Burkina-Faso : un régime françafricain renversé par son peuple

Thomas Noirot

En 27 ans de pouvoir, Blaise Compaoré était devenu un pilier régional de la Françafrique. Une façade démocratique et de puissants soutiens, tels une Ségolène Royal assurant en 2011 que le Burkina pouvait « compter sur [elle] pour redorer son image » ou un Laurent Fabius vantant en 2012 les « relations excellentes » entre les deux pays, étaient suffisants pour le rendre fréquentable en France. Dans la crise en cours au Mali, cet allié fut reçu par François Hollande dès septembre 2012.
Compaoré pensait donc pouvoir modifier la Constitution afin de se présenter à sa succession en 2015. Mais des associations de jeunes et l’opposition structuraient depuis des mois le rejet populaire de ce projet et multipliaient les manifestations depuis 2013. L’annonce officielle du projet de révision constitutionnelle, le 21 octobre 2014, mit le feu aux poudres. Dès le 28, le nombre de manifestants décupla, dans des marches pacifiques. Cependant la répression policière entraîna des réactions dont s’emparèrent les médias occidentaux, trop contents de parler de « violentes manifestations ». On retiendra pourtant ces images de centaines de milliers de manifestants, les mains nues et avançant parfois les bras en l’air face à une armée qui, très majoritairement, refusa le 30 octobre de tirer sur la foule et se replia.
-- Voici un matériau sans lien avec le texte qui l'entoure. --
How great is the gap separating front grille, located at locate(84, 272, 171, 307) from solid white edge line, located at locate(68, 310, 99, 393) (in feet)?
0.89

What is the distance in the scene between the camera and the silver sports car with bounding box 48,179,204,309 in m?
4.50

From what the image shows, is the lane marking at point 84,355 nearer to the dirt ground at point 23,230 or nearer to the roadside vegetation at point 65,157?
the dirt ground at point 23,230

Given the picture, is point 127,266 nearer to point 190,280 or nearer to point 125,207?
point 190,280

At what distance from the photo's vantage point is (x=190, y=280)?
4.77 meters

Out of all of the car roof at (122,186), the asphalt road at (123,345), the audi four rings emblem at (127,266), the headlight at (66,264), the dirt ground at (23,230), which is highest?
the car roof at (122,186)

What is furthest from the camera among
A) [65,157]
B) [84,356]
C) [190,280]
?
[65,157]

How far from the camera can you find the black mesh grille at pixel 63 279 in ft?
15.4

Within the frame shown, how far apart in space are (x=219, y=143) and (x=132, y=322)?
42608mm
Celle-ci, appelée par certains responsables de la société civile à «  prendre ses responsabilités », poussa Compaoré vers la sortie. Si les tractations au sein de l’État-major laissent planer un risque d’entente entre militaires pour garantir l’impunité à certains d’entre eux, cette stratégie permit de limiter le nombre de victimes (une trentaine de tués selon l’opposition, dont plusieurs par la garde personnelle du frère du despote déchu). Elle a surtout permis d’obtenir le départ de Compaoré (contrairement au Cameroun où, en 2008, malgré plus de 150 morts, le dictateur Biya est parvenu à modifier la Constitution...).
Après dix jours de flou, la transition s’est engagée, toujours sous pression populaire, en vue d’élections en novembre 2015. Les autorités civiles et militaires à la tête du pays devront, d’ici là, conserver la confiance de la rue, notamment en ne protégeant pas les piliers du régime. Mais Compaoré lui-même échappe pour le moment à la justice nationale et internationale : exfiltré par les forces spéciales de l’armée française le 31 octobre, dans une opération dont on ignore le bilan (« il y a eu des attaques, il y a eu des réponses », dira Hollande le 3 novembre), il a trouvé refuge en Côte d’Ivoire puis au Maroc. Paris protége ses affidés, pour éviter le grand déballage sur l’assassinat en 1987 du président Thomas Sankara et sur le soutien à des rébellions criminelles en Sierra Leone, au Libéria, en Angola, en Côté d’Ivoire et au Mali... Autant d’affaires où les services secrets français ont été impliqués. Et, comme après la chute du Tunisien Ben Ali en 2011, les autorités françaises ne tirent cette fois encore aucune leçon : fin novembre, Manuel Valls s’est rendu chez le dictateur tchadien Idriss Déby, au pouvoir depuis 24 ans, confronté lui-aussi à une contestation populaire qu’il venait de réprimer dans le sang.